Sunak suggests Braverman ‘raised’ breach during talks on Cabinet return

Rishi Sunak has suggested Suella Braverman “raised” the issue of her security breach with him while he discussed reappointing her as Home Secretary, in an apparent clarification of the account he gave to MPs.

Mr Sunak sparked a backlash by bringing Ms Braverman back into the Cabinet despite she fact she had quit only days before, having been caught sending a Tory backbencher a sensitive document from a personal email account, twice breaching the ministerial code.

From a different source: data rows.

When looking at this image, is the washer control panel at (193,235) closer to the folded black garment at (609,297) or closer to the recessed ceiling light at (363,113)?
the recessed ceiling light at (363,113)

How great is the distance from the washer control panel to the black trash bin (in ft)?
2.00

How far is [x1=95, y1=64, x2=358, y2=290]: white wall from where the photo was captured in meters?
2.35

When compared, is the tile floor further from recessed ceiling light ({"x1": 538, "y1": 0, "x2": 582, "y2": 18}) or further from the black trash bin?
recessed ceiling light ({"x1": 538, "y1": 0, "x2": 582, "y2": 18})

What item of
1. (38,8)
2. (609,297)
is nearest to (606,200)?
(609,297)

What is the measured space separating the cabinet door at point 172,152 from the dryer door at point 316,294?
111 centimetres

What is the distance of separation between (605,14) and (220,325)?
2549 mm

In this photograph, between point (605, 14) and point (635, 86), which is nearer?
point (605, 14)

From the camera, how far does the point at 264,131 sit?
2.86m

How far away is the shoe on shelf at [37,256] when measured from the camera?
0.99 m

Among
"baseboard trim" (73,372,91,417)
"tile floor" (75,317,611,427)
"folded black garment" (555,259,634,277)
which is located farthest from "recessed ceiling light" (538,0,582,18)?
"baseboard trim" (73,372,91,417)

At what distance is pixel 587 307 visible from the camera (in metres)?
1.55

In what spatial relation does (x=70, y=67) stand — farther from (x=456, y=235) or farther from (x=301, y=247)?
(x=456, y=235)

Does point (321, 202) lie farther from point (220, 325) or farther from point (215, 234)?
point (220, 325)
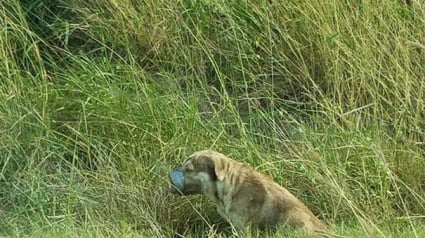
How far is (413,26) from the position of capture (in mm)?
9555

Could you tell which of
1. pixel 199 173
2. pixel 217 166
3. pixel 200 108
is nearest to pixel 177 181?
pixel 199 173

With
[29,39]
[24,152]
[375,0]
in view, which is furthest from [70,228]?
[375,0]

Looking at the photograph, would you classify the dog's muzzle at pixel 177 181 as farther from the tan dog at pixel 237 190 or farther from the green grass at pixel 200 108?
the green grass at pixel 200 108

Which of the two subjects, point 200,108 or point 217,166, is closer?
point 217,166

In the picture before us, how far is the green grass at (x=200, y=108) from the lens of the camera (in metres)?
8.22

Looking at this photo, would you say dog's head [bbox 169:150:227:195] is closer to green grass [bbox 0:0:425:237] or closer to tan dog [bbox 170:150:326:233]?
tan dog [bbox 170:150:326:233]

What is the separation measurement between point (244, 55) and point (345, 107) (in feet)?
3.17

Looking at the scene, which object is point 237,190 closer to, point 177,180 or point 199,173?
point 199,173

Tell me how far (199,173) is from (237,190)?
0.96 ft

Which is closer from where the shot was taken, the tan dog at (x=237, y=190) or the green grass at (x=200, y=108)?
the tan dog at (x=237, y=190)

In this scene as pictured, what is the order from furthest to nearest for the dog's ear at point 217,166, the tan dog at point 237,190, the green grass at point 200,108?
the green grass at point 200,108 → the dog's ear at point 217,166 → the tan dog at point 237,190

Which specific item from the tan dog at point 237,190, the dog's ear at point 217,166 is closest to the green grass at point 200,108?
the tan dog at point 237,190

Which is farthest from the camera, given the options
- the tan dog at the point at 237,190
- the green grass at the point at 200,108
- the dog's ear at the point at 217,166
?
the green grass at the point at 200,108

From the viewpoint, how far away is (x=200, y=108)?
919cm
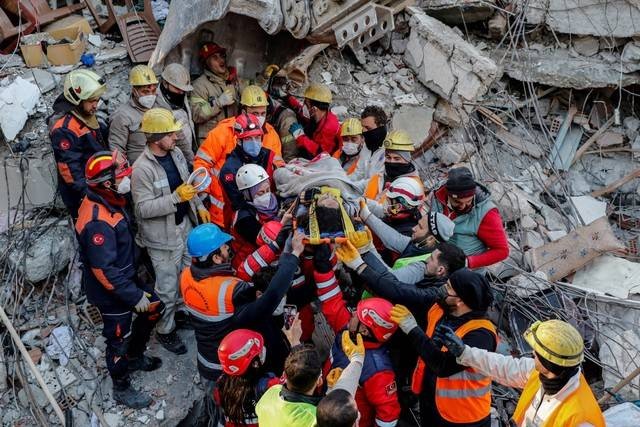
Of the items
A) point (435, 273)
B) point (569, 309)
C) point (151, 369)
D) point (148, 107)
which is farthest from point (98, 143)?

Speaking in the Commons on Wednesday, he said she had “recognised” her “error of judgment” and “raised the matter”, which some interpreted to mean she reported her own mistake prior to her departure, rather than being presented with the evidence – a position which seems to have been contradicted by former Tory chairman Sir Jake Berry.

But on Friday, Mr Sunak appeared to suggest he was actually referring to a conversation he had with Ms Braverman while considering whether to return her to the role following her resignation.

Rishi Sunak visit to Croydon
Prime Minister Rishi Sunak speaks to the media during a visit to Croydon University Hospital, south London, on Friday (Leon Neal/PA)

Labour had called for him to “swiftly” clarify the circumstances surrounding the row, saying he must “correct the record” if he misled Parliament.

Speaking to broadcasters during a visit to Croydon University Hospital, he said Ms Braverman “raised” the issue with him while he discussed her reappointment.

“Now, as I said in Parliament earlier this week, she raised this topic with me when I discussed reappointing her as Home Secretary and I’m confident that she’s learned from her mistake,” he said.

He also again declined to deny suggestions officials warned him against reinstating Ms Braverman, insisting he does not regret the move.

“The Home Secretary has acknowledged the mistake, she’s recognised she made a mistake, she’s taken accountability for that and that’s the right thing”, he said.

Simon Case, the top civil servant who was reportedly “livid” about her swift return and “very concerned” about the breach, was understood not to be launching an investigation.